Work to begin on €50m convention centre

WORK starts today on a €50 million, 16,000-seater convention centre in west Dublin - the first phase of a proposed €800 million plan that will transform the area.

Work to begin on €50m convention centre

“This will be one of the finest convention centres in Europe,” confident developer Jim Mansfield said. He is also the owner of four-star Citywest Hotel and conference centre.

Chief executive of Citywest Hotel, John Glynn, said most of the work would be finished in time for the Fianna Fáil Ard Fheis in March, with the “finer details” being completed late next year.

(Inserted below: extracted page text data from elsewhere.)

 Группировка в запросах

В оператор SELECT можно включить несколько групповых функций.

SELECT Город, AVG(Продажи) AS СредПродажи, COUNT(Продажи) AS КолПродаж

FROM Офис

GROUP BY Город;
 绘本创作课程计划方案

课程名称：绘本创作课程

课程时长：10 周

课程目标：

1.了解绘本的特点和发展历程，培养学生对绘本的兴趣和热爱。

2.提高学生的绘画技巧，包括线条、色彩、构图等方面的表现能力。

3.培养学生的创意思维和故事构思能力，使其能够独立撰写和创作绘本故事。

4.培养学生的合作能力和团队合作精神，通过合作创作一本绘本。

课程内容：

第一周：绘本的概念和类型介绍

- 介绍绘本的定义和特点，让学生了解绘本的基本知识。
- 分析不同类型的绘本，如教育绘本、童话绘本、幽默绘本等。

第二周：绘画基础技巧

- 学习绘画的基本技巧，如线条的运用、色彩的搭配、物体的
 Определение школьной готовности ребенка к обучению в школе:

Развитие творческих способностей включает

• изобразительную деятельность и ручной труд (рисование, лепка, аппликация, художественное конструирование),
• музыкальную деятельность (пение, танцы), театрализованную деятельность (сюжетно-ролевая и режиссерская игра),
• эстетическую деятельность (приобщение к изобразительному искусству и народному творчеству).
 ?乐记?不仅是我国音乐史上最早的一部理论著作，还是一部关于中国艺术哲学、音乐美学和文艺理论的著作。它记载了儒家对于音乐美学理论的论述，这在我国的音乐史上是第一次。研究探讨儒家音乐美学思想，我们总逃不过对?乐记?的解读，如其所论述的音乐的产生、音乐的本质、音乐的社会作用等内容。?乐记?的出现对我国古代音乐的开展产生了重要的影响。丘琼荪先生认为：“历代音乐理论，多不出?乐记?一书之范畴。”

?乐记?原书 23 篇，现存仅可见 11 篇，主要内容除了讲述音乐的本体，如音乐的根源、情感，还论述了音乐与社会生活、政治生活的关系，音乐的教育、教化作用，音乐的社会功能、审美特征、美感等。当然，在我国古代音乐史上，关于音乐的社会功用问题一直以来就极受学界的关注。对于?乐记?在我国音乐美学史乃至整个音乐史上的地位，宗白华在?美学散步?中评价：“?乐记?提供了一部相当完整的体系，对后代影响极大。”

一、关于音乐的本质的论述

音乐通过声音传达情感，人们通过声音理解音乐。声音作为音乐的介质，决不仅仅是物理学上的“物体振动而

The new arena will be eight times bigger than the long awaited National Conference Centre.

Last week the Government advertised for submissions for the centre catering for a minimum of 2,000 delegates.

This process prompted Mr Mansfield to note: “It will take four or five years to build their centre”.

Mr Mansfield’s aim is to provide a “one-stop shop” for international conventions that can compete with other large conference centres, such as the NEC in Birmingham, for major European and world events.

The former truck driver-turned-entrepreneur said: “I want the whole package for Saggart. Once you have the whole package you have something to offer customers.”

Mr Mansfield and fellow Citywest developer Brendan Hickey want to fund and build a Luas spur linking Citywest to the Abbey Street-Tallaght line from the Red Cow roundabout.

It would cost €20 million to build the five-kilometre spur, according to Mr Mansfield, who is determined to pay whatever it takes to provide the rail link.

Luas, funded by the taxpayer, is costing at least €775 million to cover 24km. Other projects that have come off the Mansfield drawing board are an airport near Lucan, a five-star hotel and championship golf course in Palmerstown and a further 150 bedrooms onto his two Citywest hotels.

Ambitious plans, first mooted by Mr Mansfield some years ago to build Ireland’s first Formula One race track, have been shelved following talks with the FI boss Bernie Ecclestone.

Mr Mansfield catapulted into big time business in the 1980s when he sold 100,000 tonnes of machinery left over from the Falklands War for £100 million (€126.97 million), nearly seven times more than he paid for it.